A (small) insight into the CofE’s legislative process
In our August post Legal developments – July General Synod we noted that the July Synod had given First Consideration to a number of items of draft legislation including, inter alia:
- Draft Amending Canon No. 36, (Of the vesture of ordained and authorized ministers during the time of divine service, Of the burial of the dead). This will amend Canon B 8 (Of the vesture of ordained and authorized ministers during the time of divine service), following the Revd Chris Hobbs’s private member’s motion to make current forms of vesture non-mandatory, and Canon B 38 (Of the burial of the dead) to allow use of the normal burial service for those who have committed suicide and the unbaptised.
The next stage in the legislative process is the Revision Committee Stage, when it will be considered clause-by-clause, together with any proposals for its amendment. On 14 September, the CofE published the following comments which had been made to the Revision Committee:
- The Very Revd Andrew Nunn
- Clive Scowen
- Brian Wilson
- The Revd Canon Priscilla White
- Dr Michael Todd
- The Revd Canon Dr Simon Taylor
- The Ven. Dr Jane Steen
- Br Thomas Quin
- The Revd Neil Patterson
- The Ven. Luke Miller
The publication of communications such as these provides an insight into one aspect of the development of legislation in the Church of England, and illustrates the range of churchmanship and the practical issues that need to be taken into consideration in the further development of this draft Canon.
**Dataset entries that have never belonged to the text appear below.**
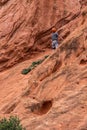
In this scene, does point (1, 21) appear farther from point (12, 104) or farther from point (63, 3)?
point (12, 104)

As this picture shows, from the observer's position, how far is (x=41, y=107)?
38.5 ft

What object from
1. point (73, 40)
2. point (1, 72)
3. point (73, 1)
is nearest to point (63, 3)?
point (73, 1)

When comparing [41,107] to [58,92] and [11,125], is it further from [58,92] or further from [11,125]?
[11,125]

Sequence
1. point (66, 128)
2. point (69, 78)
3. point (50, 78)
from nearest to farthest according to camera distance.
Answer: point (66, 128) → point (69, 78) → point (50, 78)

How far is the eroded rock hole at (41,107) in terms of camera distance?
38.1ft

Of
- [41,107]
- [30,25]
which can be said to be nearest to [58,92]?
[41,107]

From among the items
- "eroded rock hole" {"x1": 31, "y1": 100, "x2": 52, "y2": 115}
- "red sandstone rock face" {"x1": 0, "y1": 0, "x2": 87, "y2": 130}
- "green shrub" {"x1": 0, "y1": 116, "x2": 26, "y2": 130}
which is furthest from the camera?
"eroded rock hole" {"x1": 31, "y1": 100, "x2": 52, "y2": 115}

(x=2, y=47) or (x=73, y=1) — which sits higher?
(x=73, y=1)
The very Anglican term “seemly” in paragraph 6 attracted a number of comments, viz.
“6. Where a minister adopts a form of dress other than vesture of a form specified in this Canon, the form of dress so adopted must be seemly and must not be such as to be indicative of a departure from the doctrines now contained in the formularies of the Church of England.”
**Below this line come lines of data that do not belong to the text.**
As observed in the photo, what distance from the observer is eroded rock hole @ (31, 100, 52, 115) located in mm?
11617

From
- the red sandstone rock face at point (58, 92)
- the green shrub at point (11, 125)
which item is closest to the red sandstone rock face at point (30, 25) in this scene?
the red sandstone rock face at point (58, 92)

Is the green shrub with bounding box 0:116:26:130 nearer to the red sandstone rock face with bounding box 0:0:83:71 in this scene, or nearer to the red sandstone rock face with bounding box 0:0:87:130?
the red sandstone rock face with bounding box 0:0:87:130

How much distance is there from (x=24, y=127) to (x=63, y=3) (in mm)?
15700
Andrew Nunn observed, “[t]he term ‘seemly’ is impossible to define and will be impossible to defend. It is entirely subjective and that is of course the intention”, adding “what is seemly in large middle class evangelical congregations may not be seemly in working class churches”; this has strong echoes of the comments made by Thesiger LJ in Sturges v Bridgman, (1879) 11 ChD 863, who stated that “what would be a nuisance in Belgrave Square would not necessarily be so in Bermondsey”.
However, the one aspect which featured strongly in most of the comments was the necessity to separate the issues on vesture from those on the burial of suicides. The Ven. Dr Jane Steen commented:
“[t]he pastoral consequences of the two are of very different degrees of seriousness. Further, and more importantly, although the Church of England attaches no doctrinal significance to currently permitted vesture (Canon B8 1), it has attached considerable significance to the burial of those who have taken their own lives while of sound mind. It seems inappropriate to try to combine two matters of such different weight. Concerning that part of Amending Canon B36 which deals with vesture, I submit that, when this is redrafted as a separate amending canon, thought should be given to the use of the words currently found in Canon C27 to describe what would be acceptable dress”.
Other noted the controversial nature of the “vesture” component in comparison to the burial of suicides “which commands the overwhelming support of Synod”. As a former Clerk of Bills, Frank observed “[t]he Canon may be OK in GS terms but something like that would never be allowed in the Commons: a bill with two such disparate purposes – if it ever got past the Clerks in the first place – would almost certainly be divided into two bills by order of the Speaker”. Indeed.